Il n’est donc pas approprié de lui faire changer la croyance qu’un tel souvenir est vrai (donc même s’il apparaissait que ce souvenir soit faux aux yeux du psychothérapeute, ce à quoi il ne peut évidemment arriver qu’au travers des ses propres filtres, de ses propres perceptions du réel, qui seront toujours subjectives) : la vérité absolue n’existe pas. La réalité du patient est le résultat de ce qu’il croit être, de ce qu’il croit vrai : ici encore, le symbolique ("comme si") rejoint le réel ("c’est") et, pour lui, peut même se confondre. Le psychothérapeute prend en compte cette réalité-là, qui est un mélange de symbolique et de réel, mais jamais celle que des éléments "objectifs" et extérieurs pourraient suggérer ; il ne s’agit pas de se comporter comme comme s’il s’agissait d’une science "exacte".

Mais dans le cas où le psychothérapeute induirait un faux souvenir, il outrepasserait alors sa fonction stricte de facilitateur vigilant et, en cela, il ne se comporterait plus comme un psychothérapeute digne de ce nom."

En savoir plus sur la psychogénéalogie


#14834
Syndrome des faux souvenirs induits » - Jean-Michel Pinon - 21 novembre 2008 à  13:23

Personne n’a certes le droit de mettre en doute ce que le patient aura découvert ( ...)

peu importe qu’il apparaisse, éventuellement, qu’une telle découverte ne repose pas sur des faits réels : seul compte leur valeur auto-thérapeutique et, ici, c’est le résultat positif qui compte.

Euh... c’est assez monstrueux votre texte.

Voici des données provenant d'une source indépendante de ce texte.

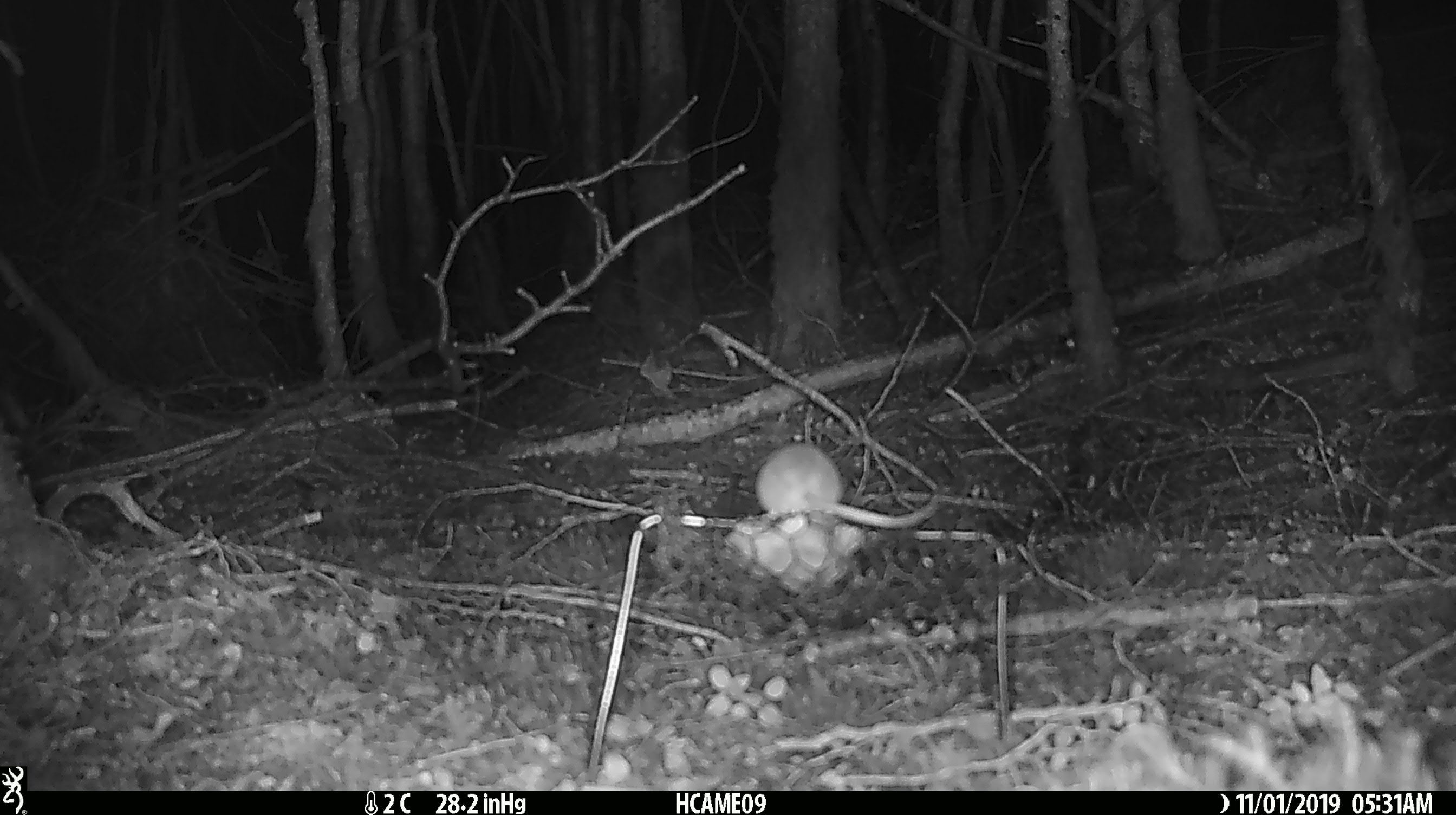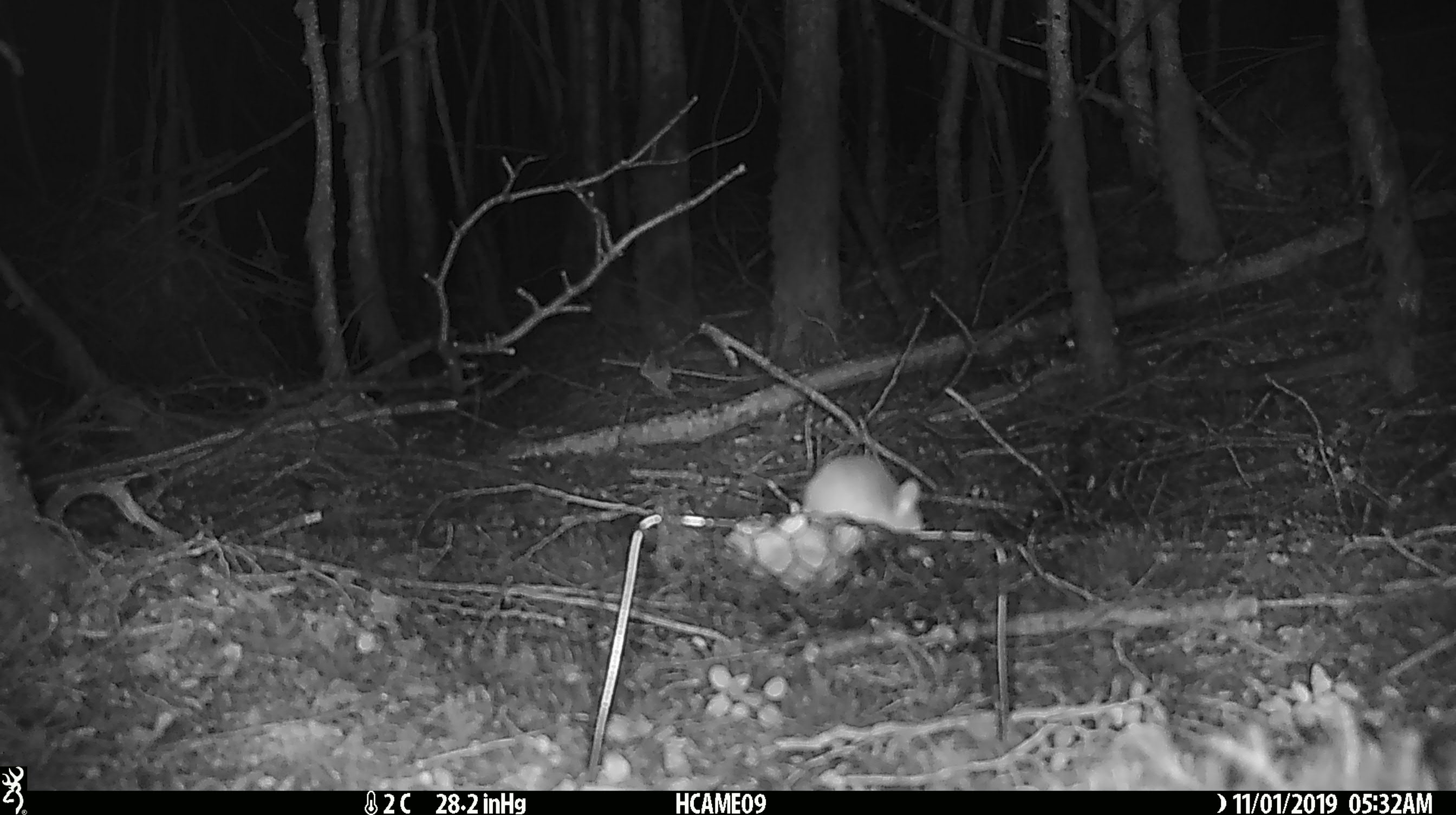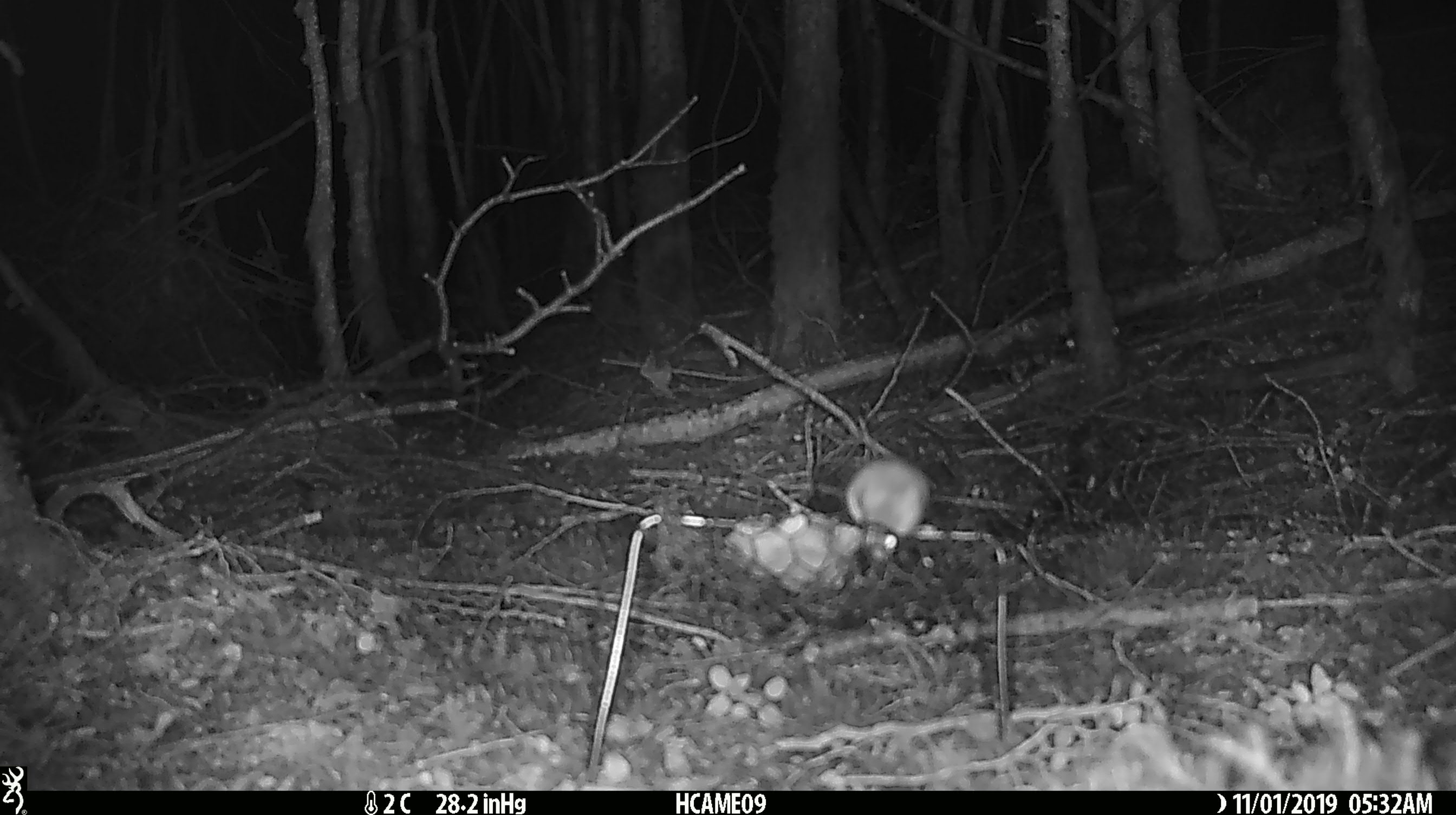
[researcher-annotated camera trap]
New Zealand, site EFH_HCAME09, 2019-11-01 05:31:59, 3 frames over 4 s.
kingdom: Animalia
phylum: Chordata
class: Mammalia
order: Rodentia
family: Muridae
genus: Mus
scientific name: Mus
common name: mouse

En gros, peu importe que le père d’un patient n’ait pas commis d’acte de pédophilie, du moment que la victime en est persuadé dans ses "souvenirs induits" car cela l’aide à se soigner !

Bref, cela ne fait que renforcer le fait que vos blablas de soit disant psychothérapeutes relèvent de la pure dérive de manipulation mentale. C’est grave et dangereux.